# De-Burring and Breaking Sharp Edges



## rake60 (Aug 24, 2007)

When we cut metals we are separating the molecules of the grain of the 
material.  What that leaves is an edge sharper than the best honed 
razor.  It takes only a second to take a file or de-burring knife across
that sharp edge.  It takes about 5 days for that perfectly clean cut on 
you hand to heal from not removing the sharp edge.  

I have an over protective wife, and I *HATE* needles!
I'll break every sharp edge to avoid a tetanus shot!!!


----------



## Tin Falcon (Aug 25, 2007)

de-burring is almost second nature not only do I de-bur for safety reasons but for craftsmanship.

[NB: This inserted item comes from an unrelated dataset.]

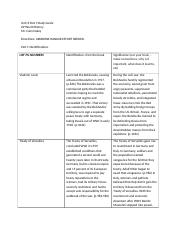 Unit 6 Part I Study Guide(1)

In air force tech school handing an instructor a project that was not deburred was a BIG NO NO up there with leaving the chuck key  in the lathe and handing an instructor a hot weld sample.
Tin


----------



## Tin Falcon (Oct 3, 2007)

ok: so what are the  best/ safest deburing tools? In tech school we used a file. I use a whirygig most of the time a triangular scraper for small stuff. and a countersink type tool for holes. 
Tin


----------



## tattoomike68 (Oct 3, 2007)

At the work shop where I saw my metal there is one of these buy the saw.

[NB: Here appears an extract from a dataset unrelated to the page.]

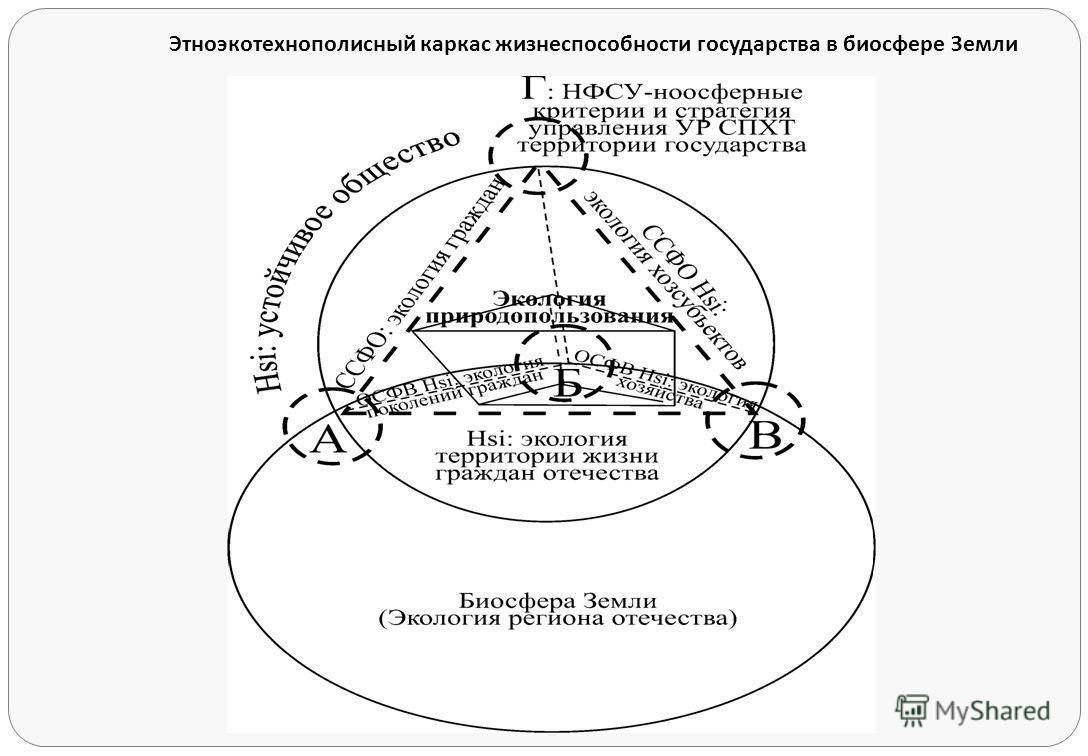 Этноэкотехнополисный каркас жизнеспособности государства в биосфере Земли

http://www.harborfreight.com/cpi/ctaf/displayitem.taf?Itemnumber=2485[/img]

By the Piranha iron worker there is one of these. Its a burr king and was like $1,500 10 years ago.
http://burrking.thomasnet.com/item/...el-belt-grinders-model-760/item-1024?&seo=110






Other than that I use a file and a countersink.


----------



## shred (Oct 3, 2007)

I got one of the knife-type deburring tools on sale one day (they're cheap anyway) and am impressed with how well it works on soft metals.


----------



## Bogstandard (Oct 4, 2007)

I use an earlier version of this
http://www.dickblick.com/zz574/77/

It uses solid tungsten blades so by scraping along the edge it will deburr just about anything, and with all the angles on it you can get into the nooks and crannies. I also use it for scraping off light machining marks and blending before polishing. I'm on my second blade in about 5 years. You can even use it for cutting plastic laminates.
I find that scaping to deburr gives a better finished result than filing.
You can use a Stanley utility knife, but the blades go dull too quickly when doing something like stainless.

John


----------



## rake60 (Oct 4, 2007)

My de-burring knife is very much like the one shred shows.

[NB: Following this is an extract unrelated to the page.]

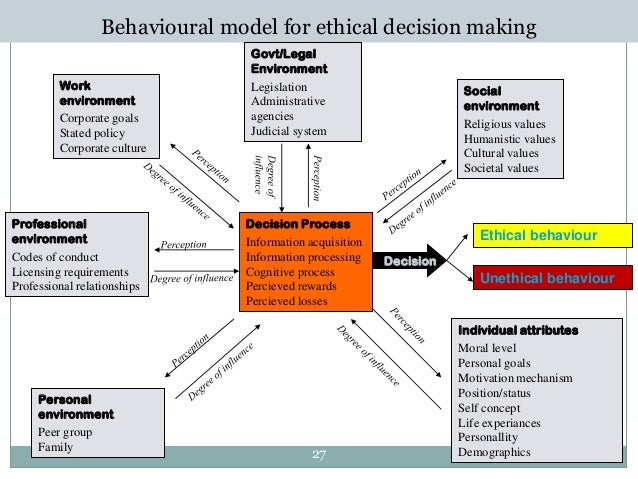 ethical decision making model essay This model asks people to reframe their perspective on ethical decision making, which can be helpful in looking at ethical choices from all angles her model consists of the following questions :nash, l (1981.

The tool it's self is cheap.  The replacement blades cost about $1 each for
the tough TiN coated type.  They work GREAT on most metals, but there
is one important caution to note.  If that tool is pulled too hard toward a 
hand it can slip out of the part being deburred.  That blade will lay a hand 
open quicker than you can say "Oh S#$T!"

Rick


----------